_What you will do_: For this exercise, print the records below verbatim.

Stored items:
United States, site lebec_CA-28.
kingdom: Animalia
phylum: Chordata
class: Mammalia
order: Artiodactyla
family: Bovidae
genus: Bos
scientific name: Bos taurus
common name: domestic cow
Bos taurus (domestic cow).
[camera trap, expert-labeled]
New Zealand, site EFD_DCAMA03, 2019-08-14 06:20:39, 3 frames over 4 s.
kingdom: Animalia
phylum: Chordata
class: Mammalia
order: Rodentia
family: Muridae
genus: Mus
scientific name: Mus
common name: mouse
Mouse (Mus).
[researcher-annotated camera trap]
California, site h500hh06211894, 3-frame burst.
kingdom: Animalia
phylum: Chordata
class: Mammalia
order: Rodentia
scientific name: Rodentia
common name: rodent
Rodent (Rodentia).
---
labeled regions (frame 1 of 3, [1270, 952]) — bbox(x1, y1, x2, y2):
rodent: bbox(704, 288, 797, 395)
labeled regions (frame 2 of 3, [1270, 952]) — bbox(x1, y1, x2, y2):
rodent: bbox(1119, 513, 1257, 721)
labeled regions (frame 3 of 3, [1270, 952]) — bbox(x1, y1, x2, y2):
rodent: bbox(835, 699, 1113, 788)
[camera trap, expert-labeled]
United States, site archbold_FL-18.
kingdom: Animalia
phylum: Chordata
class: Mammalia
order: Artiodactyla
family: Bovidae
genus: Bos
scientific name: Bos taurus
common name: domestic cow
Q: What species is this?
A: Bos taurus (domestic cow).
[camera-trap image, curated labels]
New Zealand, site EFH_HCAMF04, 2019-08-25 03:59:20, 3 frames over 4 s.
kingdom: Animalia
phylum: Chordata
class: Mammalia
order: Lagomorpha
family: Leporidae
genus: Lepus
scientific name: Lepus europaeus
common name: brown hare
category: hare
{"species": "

_Result for this task_:
United States, site lebec_CA-28.
kingdom: Animalia
phylum: Chordata
class: Mammalia
order: Artiodactyla
family: Bovidae
genus: Bos
scientific name: Bos taurus
common name: domestic cow
Bos taurus (domestic cow).
[camera trap, expert-labeled]
New Zealand, site EFD_DCAMA03, 2019-08-14 06:20:39, 3 frames over 4 s.
kingdom: Animalia
phylum: Chordata
class: Mammalia
order: Rodentia
family: Muridae
genus: Mus
scientific name: Mus
common name: mouse
Mouse (Mus).
[researcher-annotated camera trap]
California, site h500hh06211894, 3-frame burst.
kingdom: Animalia
phylum: Chordata
class: Mammalia
order: Rodentia
scientific name: Rodentia
common name: rodent
Rodent (Rodentia).
---
labeled regions (frame 1 of 3, [1270, 952]) — bbox(x1, y1, x2, y2):
rodent: bbox(704, 288, 797, 395)
labeled regions (frame 2 of 3, [1270, 952]) — bbox(x1, y1, x2, y2):
rodent: bbox(1119, 513, 1257, 721)
labeled regions (frame 3 of 3, [1270, 952]) — bbox(x1, y1, x2, y2):
rodent: bbox(835, 699, 1113, 788)
[camera trap, expert-labeled]
United States, site archbold_FL-18.
kingdom: Animalia
phylum: Chordata
class: Mammalia
order: Artiodactyla
family: Bovidae
genus: Bos
scientific name: Bos taurus
common name: domestic cow
Q: What species is this?
A: Bos taurus (domestic cow).
[camera-trap image, curated labels]
New Zealand, site EFH_HCAMF04, 2019-08-25 03:59:20, 3 frames over 4 s.
kingdom: Animalia
phylum: Chordata
class: Mammalia
order: Lagomorpha
family: Leporidae
genus: Lepus
scientific name: Lepus europaeus
common name: brown hare
category: hare
{"species": "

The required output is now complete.